The context of my question has an applications for machine learning, particularly for SVMs, but that's not what I want to talk about here. Instead, I would like to focus on the mathematics.
So: Let $\ell_H: \mathbb R\rightarrow \mathbb R_{\infty}$ be the hinge loss $\ell_H(x) = \max\{0, 1-x\}$. Let $J:\mathbb R^m\rightarrow \mathbb R_{\infty}$ be the function (called "loss function" in machine learning) $J(z) = \sum_{i = 1}^{m}\ell_H(z_i)$. In an exercise, we are supposed to derive the dual problem for this loss function $J$. From our lecture notes:
Let $J:X\rightarrow\mathbb R_{\infty}$ be of the form $J(x) = F(x) + G(Ax)$ with convex, lower semicontinuous, proper maps $F:X\rightarrow\mathbb R_{\infty}$ and $G:Y\rightarrow \mathbb R_{\infty}$ and linear bounded operator $A:X\rightarrow Y$. We introduce the perturbation $\Phi: X\times Y\rightarrow \mathbb R_{\infty}$, $\Phi(x, p) = F(x) + G(Ax-p)$ [...].

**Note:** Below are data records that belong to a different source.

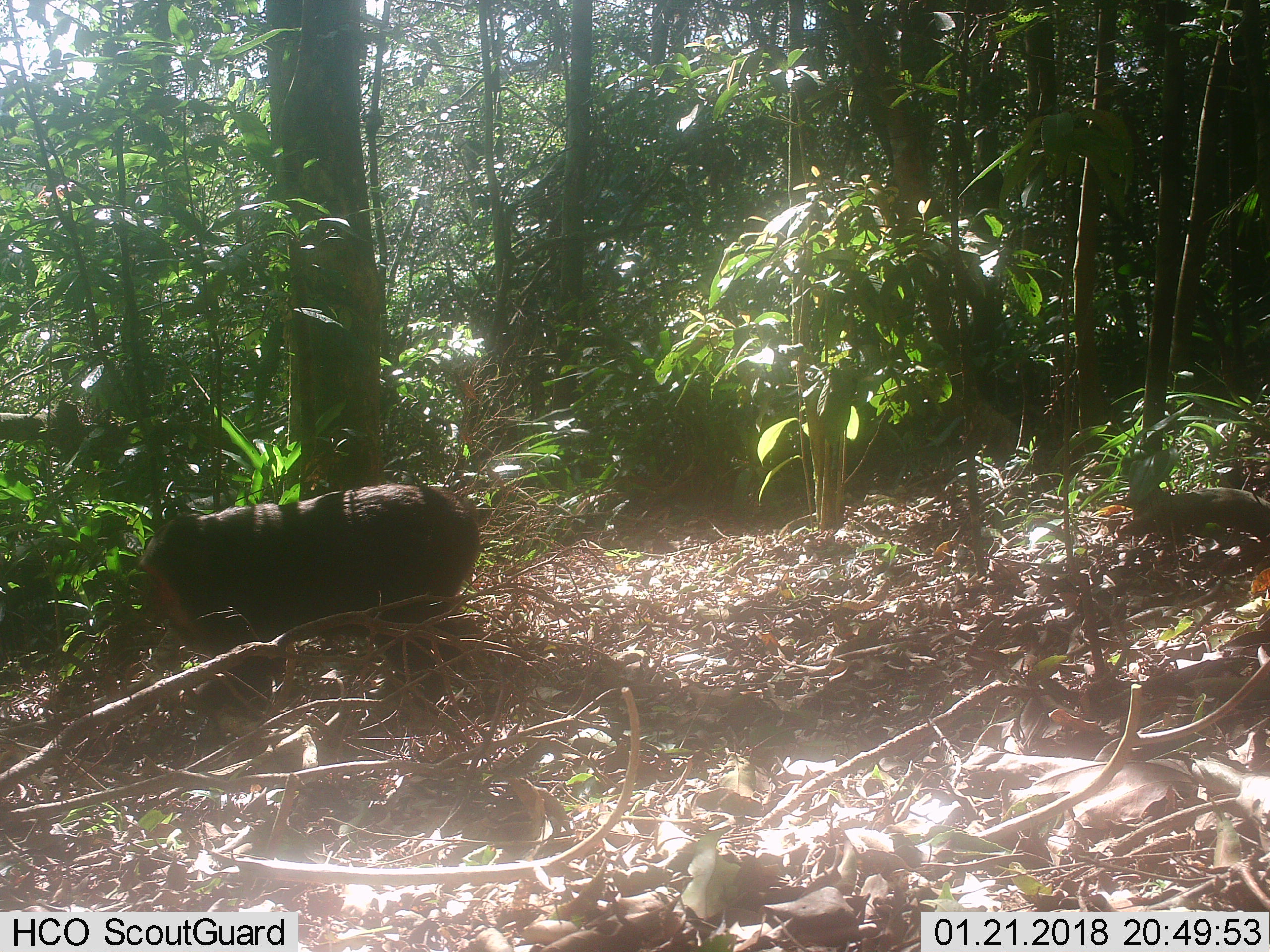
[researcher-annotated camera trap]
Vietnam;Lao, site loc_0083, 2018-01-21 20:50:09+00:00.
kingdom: Animalia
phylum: Chordata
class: Mammalia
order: Primates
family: Cercopithecidae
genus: Macaca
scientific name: Macaca arctoides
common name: stump-tailed macaque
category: stump tailed macaque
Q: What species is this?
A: Stump tailed macaque (stump-tailed macaque) (Macaca arctoides).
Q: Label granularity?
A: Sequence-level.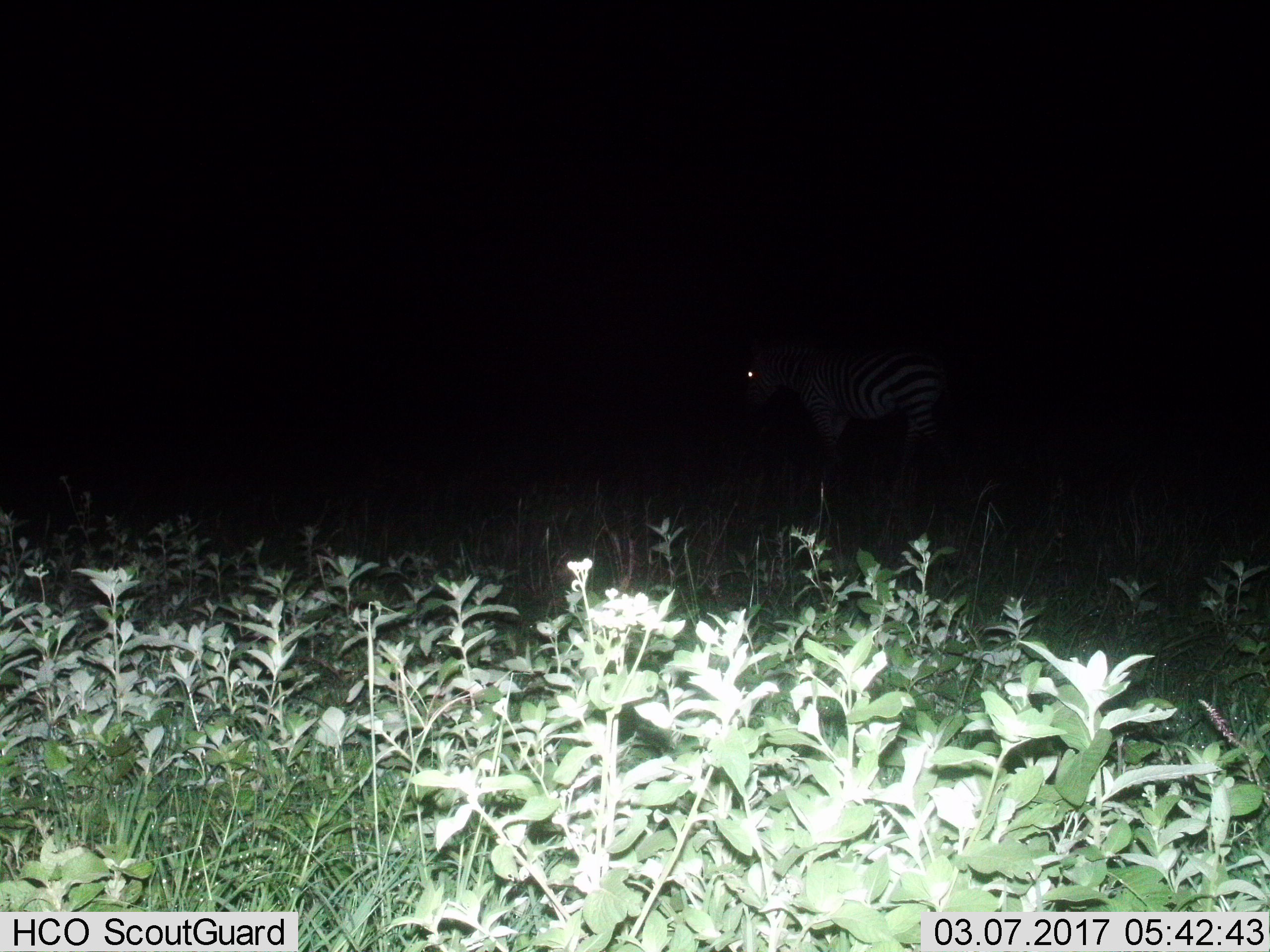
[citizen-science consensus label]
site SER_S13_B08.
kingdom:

Definition. The primal problem is defined as $$\inf_{x\in X} \Phi(x, 0) = \inf_{x\in X}F(x) + G(Ax), \qquad (\mathcal P)$$ and the corresponding dual problem with respect to the perturbation $\Phi$ is defined by $$\sup_{p^{\star}\in Y^{\star}}\left\{ -\Phi^{\star}(0, p^{\star})\right\}. \qquad\qquad\qquad\qquad (\mathcal D)$$
Some remarks:
- $\Phi^{\star}$ refers to the Fenchel conjugate, I wrote down the definition in this post. $p^{\star}$ is an element of the dual space of $Y$, i.e. $p^{\star}\in Y^{\star}$.
- In the lecture, we also showed that $\Phi^{\star}(0, p^{\star}) = F^{\star}(A^{\star}p^{\star}) + G^{\star}(-p^{\star})$, where $F^{\star}$ and $G^{\star}$ refer to the Fenchel conjugates again.Thus, we can write the dual problem as $$\sup_{p^{\star}\in Y^{\star}}\left\{ -\Phi^{\star}(0, p^{\star})\right\} = \sup_{p^{\star}\in Y^{\star}}\left\{ -F^{\star}(A^{\star}p^{\star})-G^{\star}(-p^{\star})\right\}.$$.

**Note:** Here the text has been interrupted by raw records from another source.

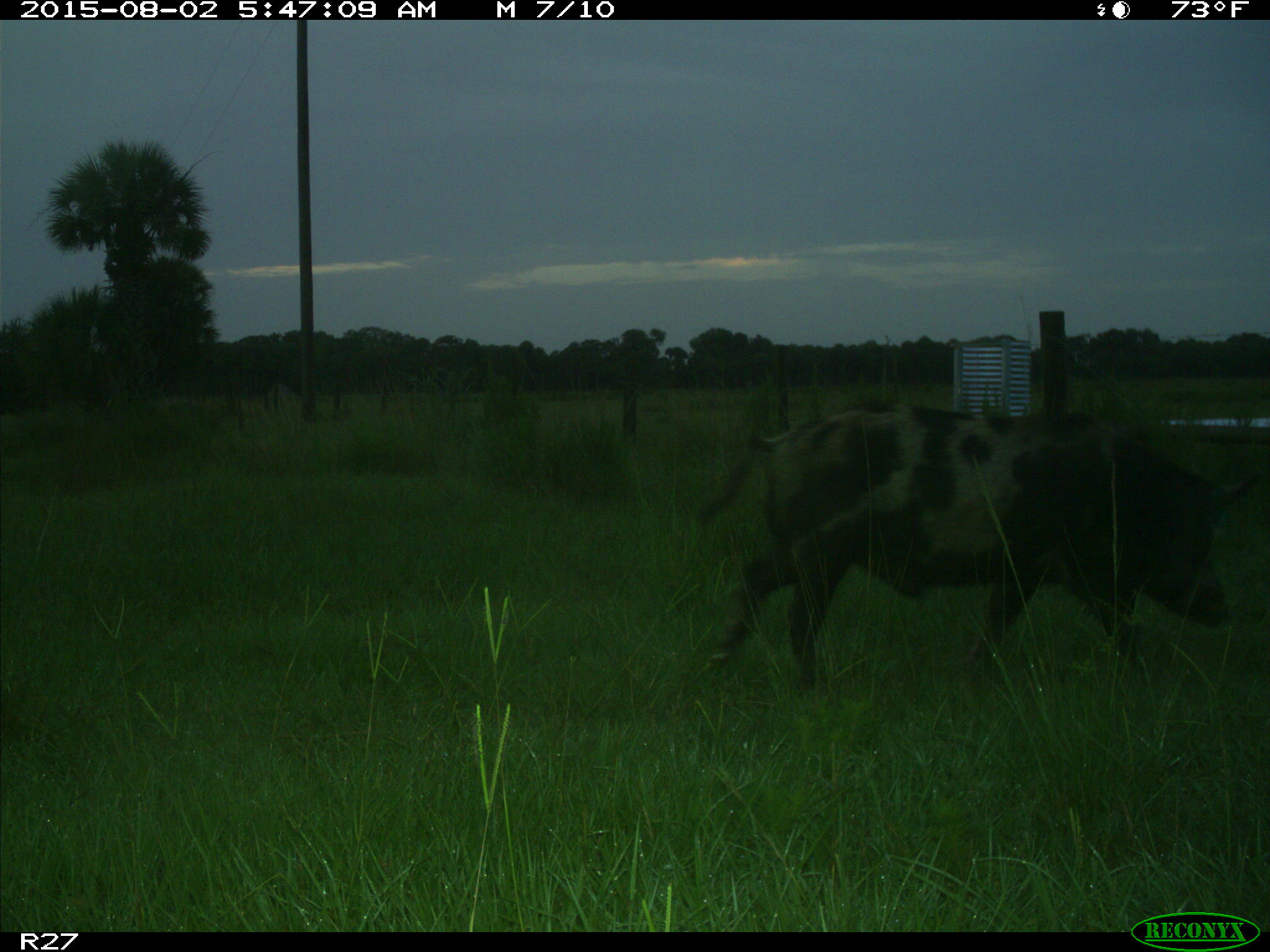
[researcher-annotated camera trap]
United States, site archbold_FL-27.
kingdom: Animalia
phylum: Chordata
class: Mammalia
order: Artiodactyla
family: Suidae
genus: Sus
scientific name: Sus scrofa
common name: wild boar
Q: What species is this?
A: Sus scrofa (wild boar).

I would have the following two questions:
- I am not sure how to write the given function $J(z) = \sum_{i = 1}^{m}\ell_H(z_i) = \sum_{i = 1}^{m}\max\{0, 1-z_i\}$ in the form $J(x) = F(x) + G(Ax)$.
- In a first step for the exercise, we were also supposed to compute the subdifferential of the function $g(x) = \max\{0, x\}$. Why is this necessary? (Note that this is not a typo, so $g(x) \ne \ell_H(x)$.)